I would like to share a deep experience with you that I experienced at Church this morning.
I have to admit I have been having a struggle with the Eucharist and the Real Presence. This morning I went to Church like I usually do in the morning. When it came time to receive Communion, I approached the Priest and the Cup very reverently, but without any feelings or emotion at all. I received. Well when I got back to my seat, the tears just came from out of no where and the realization of the fact that when we receive, we do receive the Real Body and Blood of Jesus. Well, needless to say, this shook me to my very core and I am still shook. This was a very humbling experience. I know there was absolutely no reason that I should have cried over anything and especially if what I was receiving was just plain bread and wine. I am not stupid and this has been quite a learning experience. I just wanted to share this with you and maybe it will help others that are in the same struggle.

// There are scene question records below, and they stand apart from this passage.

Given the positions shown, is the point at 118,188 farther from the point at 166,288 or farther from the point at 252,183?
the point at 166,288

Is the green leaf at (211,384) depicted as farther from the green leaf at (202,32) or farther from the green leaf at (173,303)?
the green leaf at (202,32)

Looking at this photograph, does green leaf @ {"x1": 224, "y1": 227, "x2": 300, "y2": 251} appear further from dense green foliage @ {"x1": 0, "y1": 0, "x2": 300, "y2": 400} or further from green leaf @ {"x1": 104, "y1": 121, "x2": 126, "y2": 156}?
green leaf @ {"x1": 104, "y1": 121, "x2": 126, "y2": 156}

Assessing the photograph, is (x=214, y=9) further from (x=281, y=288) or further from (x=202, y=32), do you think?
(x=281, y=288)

What a wonderful experience .Good for you . May I suggest that you read a Eucharistic book ? There are books out there that have miracles of the Eucharist. There is one about the Eucharist in Lanciano Italy . The Host bleeds .A Priest hundreds of years ago doubted the real presence of Christ in the Eucharist and while he was doing the double consecration the host started to bleed and it still bleeds today and an be visited . Scientists called it"unique case" and "scientificly unexplainable " .I am so pleased to read about your experience .

Amen…beautiful

I had a similar experience a few years ago when i was given the gift of tears during the Agnus Dei. I continued to have this experience nearly every time i attended Mass for over a year… The experience had the effect of drawing me closer to the Eucharist, at first… later, as i delved into why it was happening at the Agnus Dei, I saw those tears as a sign from God that i needed to be washed clean in His mercy…through Reconciliation and Penance. I was able to identify one key area in my life where I had not allowed Christ to enter in… it was Pride, of course which kept me from seeking His mercy and love… that was five years ago, and so began the process of my "awakening"in our Catholic Faith. Those tears (along with a profound experience in Adoration) began my enrollment in the School of Love…in which, I desire to be a lifelong pupil

sometimes, I miss those tears!

Thank you all for sharing your priceless gifts from God.
Just reading these posts has been a gift from God to me…
I wish I had known about these these gifts and how priceless they are a long time ago.
I just used to think I was weird or something…no matter how much my mother tried to convince me that I was unique …
It is good and comforting to read about these gifts from other unique souls …

Thank you for sharing this. What a beautiful experience.